Exercise: Starting with the line that contains "At what distance does" and ending with the final line, render only those lines as a Markdown table with the columns Row and Line text, numbering the rows and omitting blank lines.

Supplied material:
--- BEGIN ---

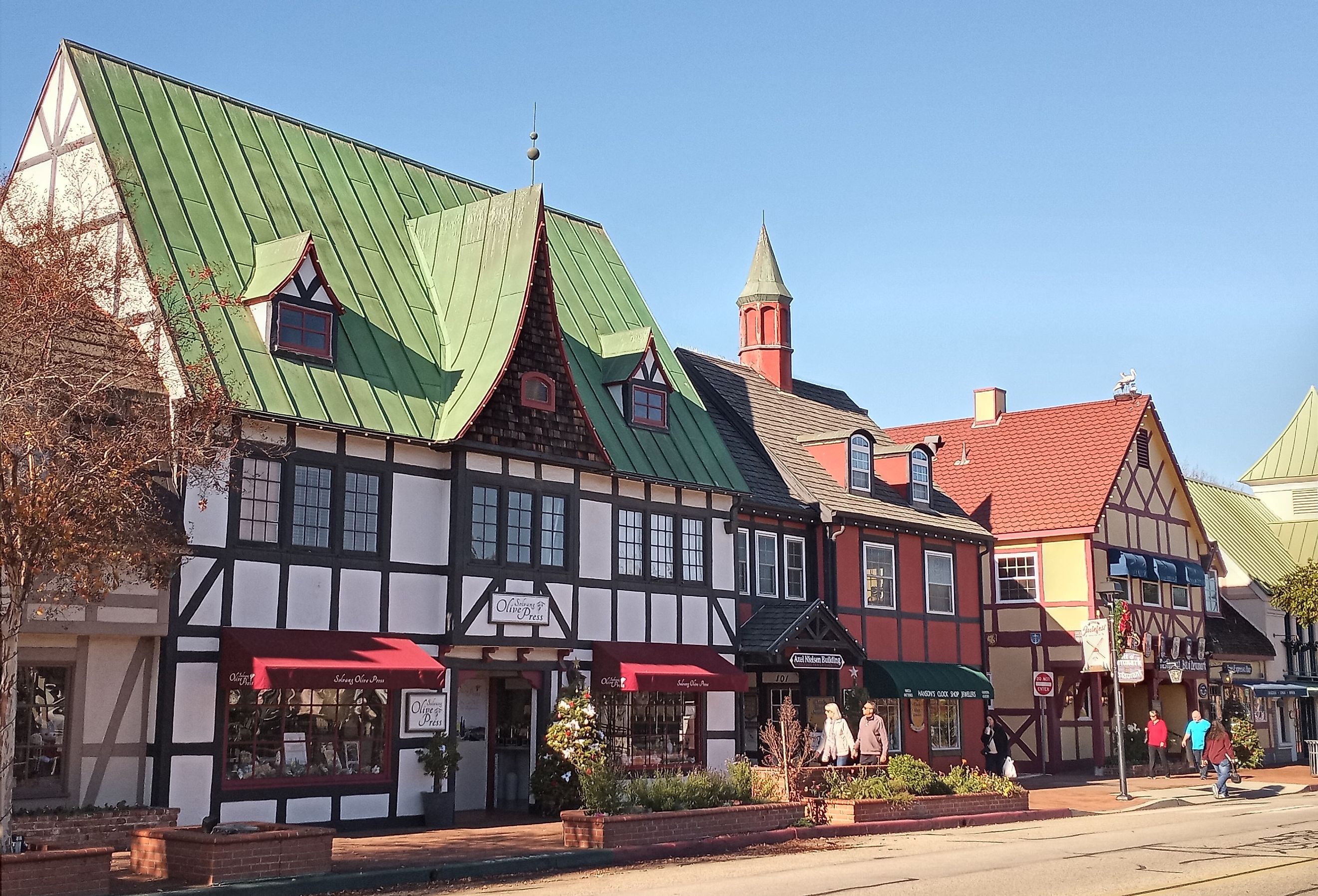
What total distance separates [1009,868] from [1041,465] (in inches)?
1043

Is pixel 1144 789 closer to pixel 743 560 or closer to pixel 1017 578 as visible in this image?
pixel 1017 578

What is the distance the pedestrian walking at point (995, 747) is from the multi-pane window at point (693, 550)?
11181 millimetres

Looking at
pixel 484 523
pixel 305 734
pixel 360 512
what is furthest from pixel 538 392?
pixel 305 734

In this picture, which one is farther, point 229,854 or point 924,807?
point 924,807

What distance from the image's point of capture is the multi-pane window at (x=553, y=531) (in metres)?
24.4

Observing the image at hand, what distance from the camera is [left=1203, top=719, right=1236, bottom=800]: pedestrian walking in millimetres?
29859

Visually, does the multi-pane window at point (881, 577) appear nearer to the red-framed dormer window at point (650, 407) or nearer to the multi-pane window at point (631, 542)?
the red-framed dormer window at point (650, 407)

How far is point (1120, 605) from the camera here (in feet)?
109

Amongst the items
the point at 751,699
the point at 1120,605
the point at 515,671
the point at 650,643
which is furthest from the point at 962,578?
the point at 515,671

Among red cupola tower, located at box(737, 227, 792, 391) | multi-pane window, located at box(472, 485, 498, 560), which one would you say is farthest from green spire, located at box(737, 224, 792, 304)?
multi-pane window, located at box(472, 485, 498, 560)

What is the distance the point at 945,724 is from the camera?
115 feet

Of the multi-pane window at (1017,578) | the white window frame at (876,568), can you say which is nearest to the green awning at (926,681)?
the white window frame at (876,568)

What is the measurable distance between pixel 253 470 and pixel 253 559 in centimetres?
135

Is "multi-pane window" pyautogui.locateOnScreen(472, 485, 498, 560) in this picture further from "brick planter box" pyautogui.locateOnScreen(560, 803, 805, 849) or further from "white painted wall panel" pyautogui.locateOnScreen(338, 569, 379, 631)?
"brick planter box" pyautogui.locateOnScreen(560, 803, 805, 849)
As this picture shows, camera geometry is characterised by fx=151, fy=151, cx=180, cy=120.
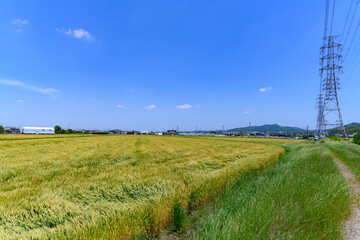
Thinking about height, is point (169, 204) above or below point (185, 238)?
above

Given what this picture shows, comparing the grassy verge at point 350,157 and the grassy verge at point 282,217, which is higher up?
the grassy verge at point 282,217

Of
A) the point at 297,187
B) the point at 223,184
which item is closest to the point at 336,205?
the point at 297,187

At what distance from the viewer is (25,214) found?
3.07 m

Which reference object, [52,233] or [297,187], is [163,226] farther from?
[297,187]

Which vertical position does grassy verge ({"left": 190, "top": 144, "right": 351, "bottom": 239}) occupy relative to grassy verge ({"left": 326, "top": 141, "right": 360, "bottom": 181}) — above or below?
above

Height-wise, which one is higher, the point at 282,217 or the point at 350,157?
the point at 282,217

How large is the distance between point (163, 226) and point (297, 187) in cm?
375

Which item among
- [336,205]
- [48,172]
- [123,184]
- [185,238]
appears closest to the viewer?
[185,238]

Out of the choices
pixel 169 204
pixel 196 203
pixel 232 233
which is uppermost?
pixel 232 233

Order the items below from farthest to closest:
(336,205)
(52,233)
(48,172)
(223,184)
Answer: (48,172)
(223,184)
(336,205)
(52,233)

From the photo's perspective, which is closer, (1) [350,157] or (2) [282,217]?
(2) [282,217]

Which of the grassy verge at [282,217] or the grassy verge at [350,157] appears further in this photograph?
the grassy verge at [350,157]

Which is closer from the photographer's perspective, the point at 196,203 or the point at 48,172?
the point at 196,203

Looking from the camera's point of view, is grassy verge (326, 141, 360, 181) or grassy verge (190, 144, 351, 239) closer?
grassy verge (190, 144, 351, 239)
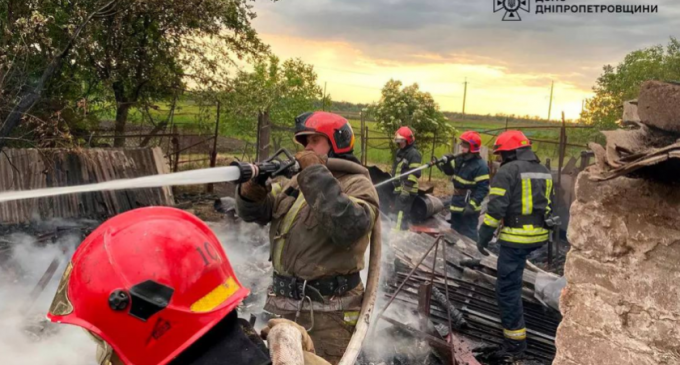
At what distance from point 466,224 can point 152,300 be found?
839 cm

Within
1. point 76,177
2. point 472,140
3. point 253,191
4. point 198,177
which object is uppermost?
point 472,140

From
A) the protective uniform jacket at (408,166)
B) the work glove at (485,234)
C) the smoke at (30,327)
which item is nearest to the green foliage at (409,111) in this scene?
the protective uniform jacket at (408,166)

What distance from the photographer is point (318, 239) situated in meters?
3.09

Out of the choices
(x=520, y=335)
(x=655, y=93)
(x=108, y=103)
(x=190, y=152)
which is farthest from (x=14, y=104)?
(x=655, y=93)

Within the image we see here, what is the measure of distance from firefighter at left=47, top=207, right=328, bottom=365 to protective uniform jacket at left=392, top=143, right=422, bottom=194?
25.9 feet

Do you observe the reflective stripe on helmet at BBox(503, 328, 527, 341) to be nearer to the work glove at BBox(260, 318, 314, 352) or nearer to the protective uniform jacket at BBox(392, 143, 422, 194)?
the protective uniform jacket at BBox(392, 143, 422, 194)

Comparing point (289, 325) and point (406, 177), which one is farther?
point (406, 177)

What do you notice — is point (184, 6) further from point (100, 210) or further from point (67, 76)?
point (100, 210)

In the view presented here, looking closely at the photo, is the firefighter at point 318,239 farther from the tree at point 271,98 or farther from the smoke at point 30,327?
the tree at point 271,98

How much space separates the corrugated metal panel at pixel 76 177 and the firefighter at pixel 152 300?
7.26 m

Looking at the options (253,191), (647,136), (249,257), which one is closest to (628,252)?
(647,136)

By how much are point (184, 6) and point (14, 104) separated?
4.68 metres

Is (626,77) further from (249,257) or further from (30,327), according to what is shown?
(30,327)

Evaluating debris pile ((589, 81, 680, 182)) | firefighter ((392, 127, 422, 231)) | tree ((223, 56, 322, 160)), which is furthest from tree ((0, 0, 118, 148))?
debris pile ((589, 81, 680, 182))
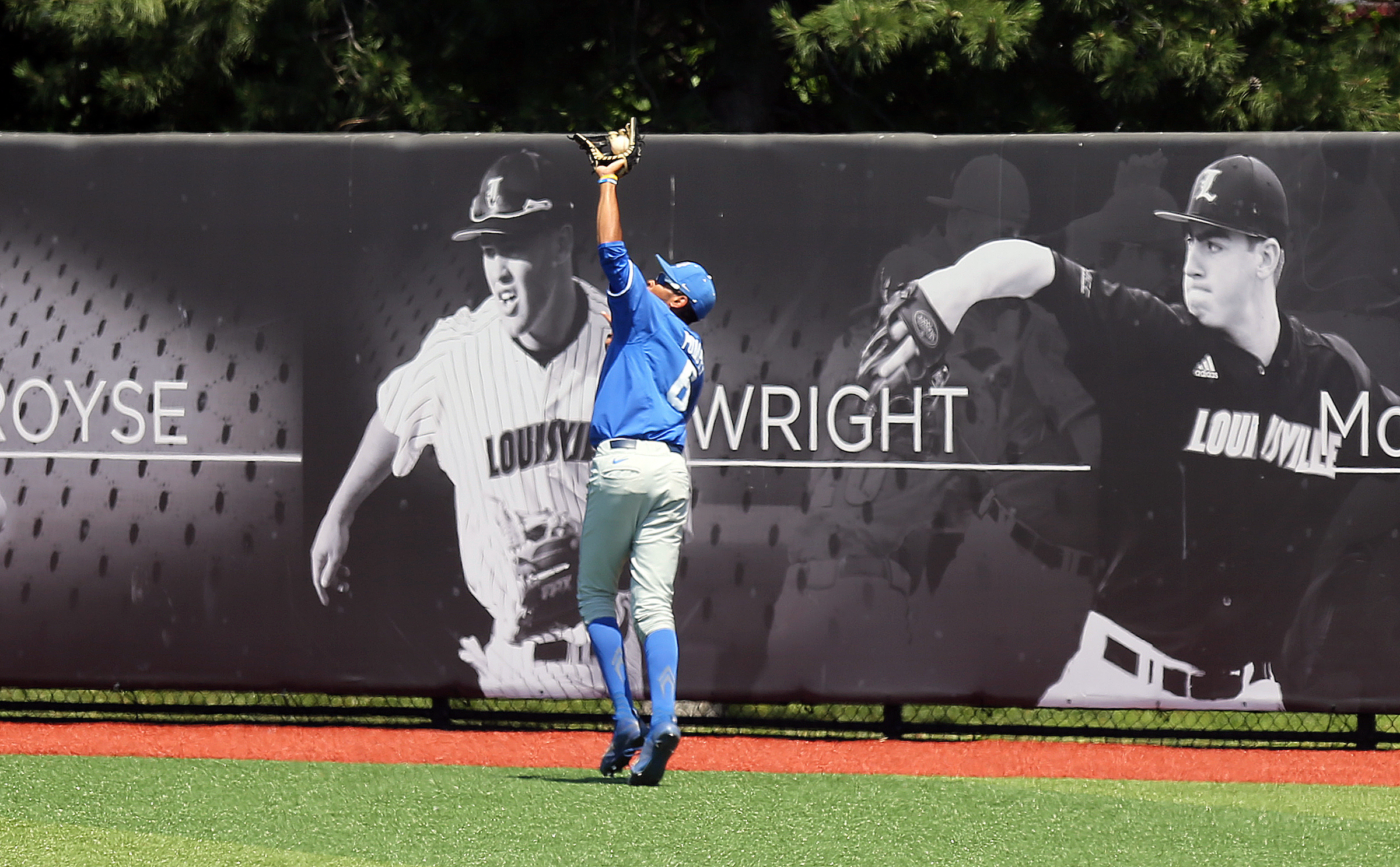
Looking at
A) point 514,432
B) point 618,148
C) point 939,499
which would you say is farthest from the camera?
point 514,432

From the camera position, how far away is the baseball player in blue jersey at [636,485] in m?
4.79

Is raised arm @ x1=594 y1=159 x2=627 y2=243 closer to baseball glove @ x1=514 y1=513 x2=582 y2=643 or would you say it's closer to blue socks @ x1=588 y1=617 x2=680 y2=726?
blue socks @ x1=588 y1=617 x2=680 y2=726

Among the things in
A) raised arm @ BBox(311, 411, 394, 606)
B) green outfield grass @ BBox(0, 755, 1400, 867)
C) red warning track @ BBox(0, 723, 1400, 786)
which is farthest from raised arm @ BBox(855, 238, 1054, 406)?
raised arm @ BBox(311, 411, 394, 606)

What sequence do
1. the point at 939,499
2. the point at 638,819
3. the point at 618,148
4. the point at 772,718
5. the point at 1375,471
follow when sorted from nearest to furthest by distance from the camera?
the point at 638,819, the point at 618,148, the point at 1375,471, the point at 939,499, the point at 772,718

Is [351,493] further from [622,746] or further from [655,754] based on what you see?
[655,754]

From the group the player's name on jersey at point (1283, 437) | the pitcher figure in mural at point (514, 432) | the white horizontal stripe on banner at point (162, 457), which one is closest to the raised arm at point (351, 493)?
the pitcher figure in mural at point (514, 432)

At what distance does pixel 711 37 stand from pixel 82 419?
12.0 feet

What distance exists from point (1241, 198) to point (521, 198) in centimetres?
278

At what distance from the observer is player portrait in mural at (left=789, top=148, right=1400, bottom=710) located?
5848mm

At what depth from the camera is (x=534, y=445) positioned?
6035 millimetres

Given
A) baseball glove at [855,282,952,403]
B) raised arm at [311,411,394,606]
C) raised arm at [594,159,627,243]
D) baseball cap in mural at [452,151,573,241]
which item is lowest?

--- END ---

Task solution:
| Row | Line text |
|---|---|
| 1 | At what distance does pixel 711 37 stand from pixel 82 419? |
| 2 | 12.0 feet |
| 3 | What distance exists from point (1241, 198) to point (521, 198) in centimetres? |
| 4 | 278 |
| 5 | At what distance from the observer is player portrait in mural at (left=789, top=148, right=1400, bottom=710) located? |
| 6 | 5848mm |
| 7 | At what depth from the camera is (x=534, y=445) positioned? |
| 8 | 6035 millimetres |
| 9 | Given |
| 10 | A) baseball glove at [855,282,952,403] |
| 11 | B) raised arm at [311,411,394,606] |
| 12 | C) raised arm at [594,159,627,243] |
| 13 | D) baseball cap in mural at [452,151,573,241] |
| 14 | which item is lowest? |